至于裘振之流,不过是野心膨胀的义军败类,已经被他的女儿曹佩儿卧薪尝胆,一刀斩首!

曹盛说得清楚,所有义军若心中还有壮志故土,便可尽快投奔归来。待大军集结,便要继续征讨失落的二十州!

一时间,涣散逃亡各处的义军终于找到了主心骨,虽然还有观望之辈,可是随着铁面军几次如鬼魅一般的突击战,名声大噪,前来归附的义军散兵也越来越多了。

这边义军出现了如此大的波动,赵栋自然也得了消息。

他找寻了韩临风询问义军那边的情形。

韩临风这几日奉命去外地调配粮食,也不知忙些什么,赵栋已经很久没有看到过韩临风了。

只是觉得这个男人似乎又精瘦了许多,浑身肌肉纠结,朝着他走来的时候,甚至带着一股说不出的肃杀之气。

京城时,那个牡丹花袍的脂粉纨绔,如今已经找寻不到半丝影踪了。

赵栋拍了拍他结实的臂膀,满意地点了点头,便开始问起那异军突起的铁面的事情。

韩临风听到赵栋问起,抱拳垂眸道:“曹统领听闻招安无望,便另起炉灶了,这也应该是将军您意料之中的。”

赵栋拧眉道:“其实关于你的提议,我已经与陛下进言。可是却被陛下亲笔书信痛斥了一番。朝廷的意思,不想与铁弗人僵持为战。现在朝中无粮无银,根本损耗不起。而那曹盛虽无反心,却一直与铁弗为敌。陛下怕招安此人,会让铁弗会错意,以为大魏在向铁弗人无声的宣战,冲突更不好收场……”

依着朝廷的意思,既然叛军的贼首已经伏法,那么赵栋只要尽快铲除余孽即可收兵。

至于铁弗人,他们现在争夺的也不过是被叛军占领的州县,也就是当年被割让的二十州。

既然如此,赵栋还是不要派人搅合了,铁弗收回从叛军手里丢失的地盘,自然也就偃旗息鼓了。

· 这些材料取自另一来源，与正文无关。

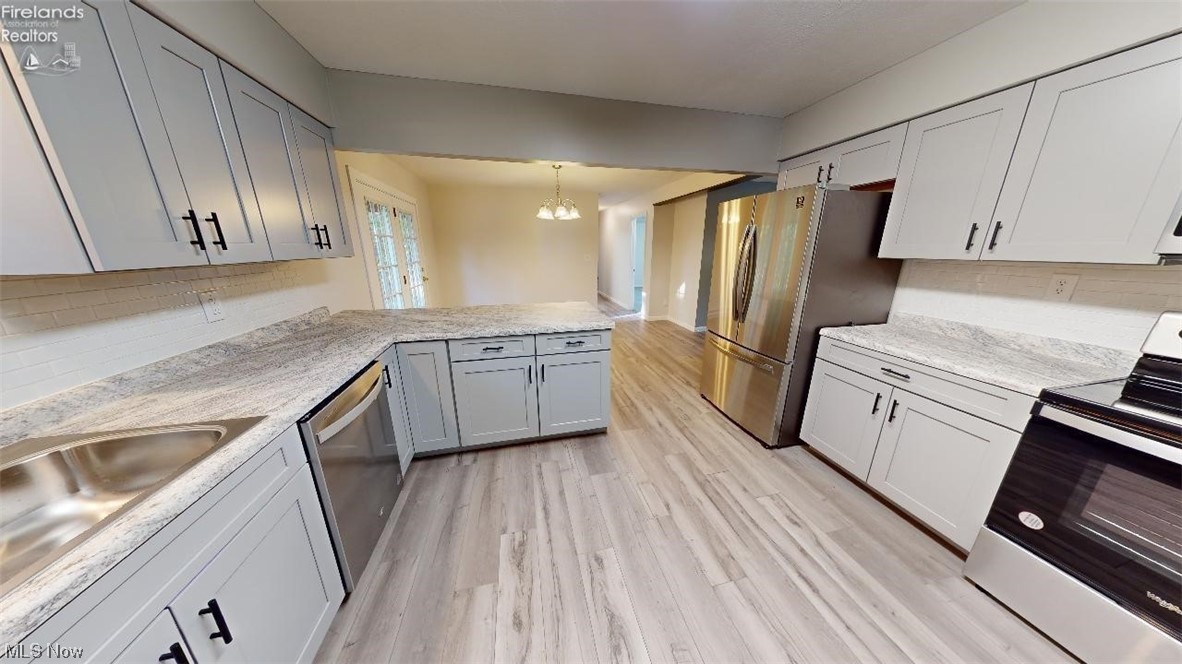 1715 Chenango Road Wakeman, OH 44889 - Photo 10 of 21 Kitchen featuring pendant lighting, tasteful backsplash, stainless steel appliances, gray cabinets, and light wood-type flooring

所以陛下亲下了御旨,只让赵栋死守嘉勇州等州县,不许出战!

对于连盖了九个坟圈子的陛下而言,快些结束边关的战斗,不要再消耗军饷才是正经!

据说朝中的主和派已经派人跟新任铁弗王开始商谈议和之事。要走昭君定亲,百年好合的路数。

随后,更要在宗亲未嫁的女儿里,挑选出个合适的女子,给铁弗王为妃。

不过铁弗王最缺的可不是女人,而是大笔岁贡银子!

在他们看来,大魏就如同能挤奶的肥羊。不抽打抽打,如何能老实产奶?

除了收回地盘,更是因为大魏不能痛快拿出大笔岁贡,铁弗骑兵才不断侵扰边境,给大魏施加压力。

赵栋知道朝廷中那些世家文官们打的算盘,压根不想与铁弗人血战到底。

如今他人虽然在边关,可是手脚却都被束缚起来了。

赵栋心里清楚,无论是自己,还是在边关摆阵的大魏将士,不过是那些主和派在谈判桌上讨价还价的筹码而已。为此上将军私下里也没少郁闷难平,借酒消愁。

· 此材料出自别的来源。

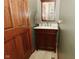 Bathroom showcasing a dark wood vanity with a stone countertop and framed mirror at 4309 Summerhaven Dr, New Palestine, IN 46163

现在韩临风声称对铁面军毫不知情,赵栋也不再追问,只是怅然与韩临风道:“你我挑着将军的名头,却不如一个带面具的山野之人,最起码他可以光明正大的保卫大魏的子民国土,与铁弗狼骑真刀真枪地对峙……”

韩临风倒是明白上将军话里的无力愤懑之感,不过他并没有说什么,只是斟酒敬了赵栋一杯。

不然还能怎么样,告知他那个山野之人正坐在他的对面,跟赵将军一同饮酒吗?

于是二人都不再发一言,坐在城头饮酒,头顶清月,眼望城池之外的漫漫疆土。

一时壮志满腔无人叙,唯有残酒催发白……

跟大魏官兵的束手束脚不同,那异军突起的铁面军成长迅速,大批先前曹盛的旧部纷纷投奔。

虽然铁面军有几个头领偶尔会摘得面具,以真面目展示给属下,不过那位铁战神为谁,始终成谜。

这些能击退铁弗虎狼之师的神兵,总归给百姓带去了无尽希望。

之前义军因为裘振的狼子野心而被损耗殆尽的名声,也迅速地得到了修复。

梁州城内的茶馆里,又开始讲述关于义士曹家父女的种种书段了。

落云带着韩瑶出门逛街买东西的时候,还在茶楼里听了一段曹盛之女侠心义胆,以色迷惑裘贼,将他引入营帐灌醉斩首的段子。

“只见那曹侠女轻蹙柳叶弯眉,故作娇羞,樱唇微微那么一抿,真好似那含苞待放的娇花一朵!看得裘反贼是心头热起,骚动难耐,只恨不得立刻抱起佳人入了床帏,酣战三百回合……可他怎知,这佳人乃是带刺的野花,纤柳般的细腰里别着匕首一把……”

韩瑶觉得这段子有些不好,听得人怪不好意思的,可偏偏又还想听。

于是小郡主只能假装认真地吃东西,再偷支楞着耳朵听。

可惜入了床帏后,没等旖旎开来,就是手起刀落的凶案现场了。这等酣畅的除害桥段引得听书的茶客纷纷拍手叫好,又有些遗憾侠女拔刀太早了!

待得意犹未尽听了一段后,韩瑶从茶楼里出来,对嫂嫂小声道:“这些说书先生也怪缺德的,居然这么糟蹋女儿家的名声!那曹家的姑娘牺牲女儿名节斩杀了叛军头子,却被这些男人拿来说嘴换钱。我若是她,说不定要气得手起刀落,血溅五步!”

嗯……落云觉得倒不一定,依着她对那位曹大姑娘的了解,光是“含苞待放的娇花”这一段,那说书的就能得赏银十两!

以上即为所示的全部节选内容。